Lucas vuelve. Encuentra al niño en su cama. Le dice:

—Ya está bien de meterte todas las noches en mi cama. Ve a tu habitación y duérmete.

Al niño le tiembla la barbilla, se sorbe los mocos.

—He oído decir a Peter que la gente se disparaba en la capital. ¿Tú crees que Yasmine estará en peligro?

—Yasmine no estará en peligro, no te inquietes.

—Tú has dicho que Peter a lo mejor no vuelve nunca. ¿Crees que va a morir?

—No, no lo creo. Pero Clara sí.

—¿Quién es Clara?

—Una amiga. Vete a la cama y duerme, Mathias. Estoy muy cansado.

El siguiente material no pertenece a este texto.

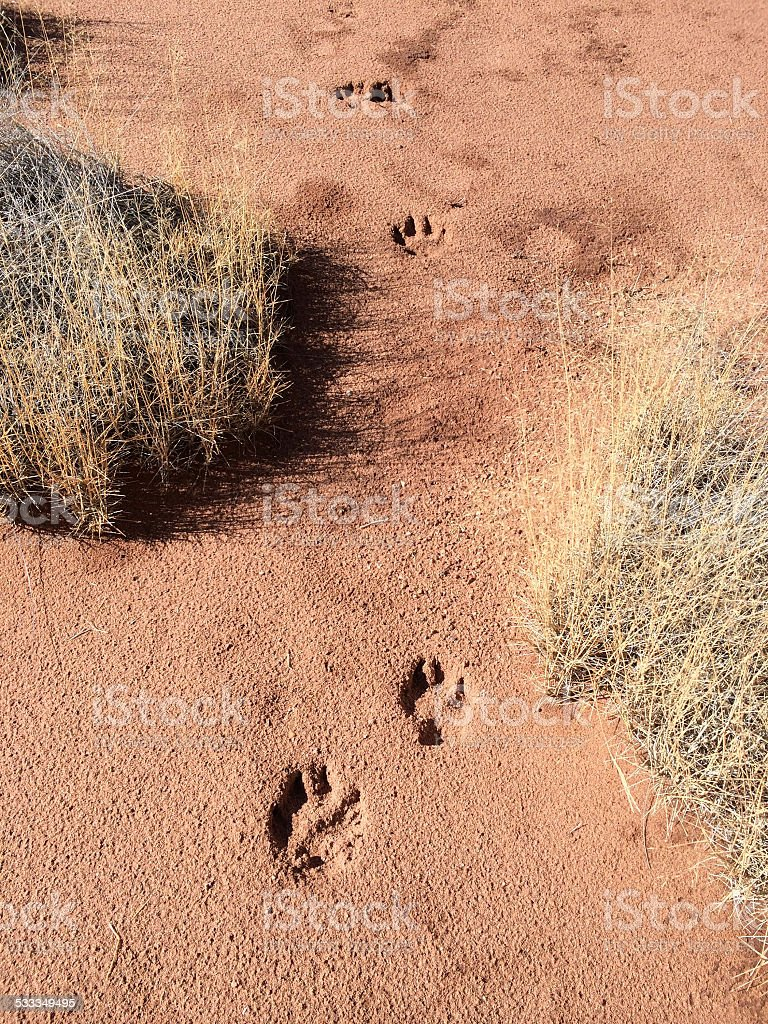Coyote Tracks stock photo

En la pequeña ciudad no pasa casi nada. Las banderas extranjeras desaparecen de los edificios públicos, las efigies de los dirigentes también. Atraviesa la ciudad un desfile con antiguas banderas del país, cantando el antiguo himno nacional y otras canciones antiguas que recuerdan otra revolución de otro siglo.

Los cafés están llenos. La gente habla, ríe y canta más fuerte que de costumbre.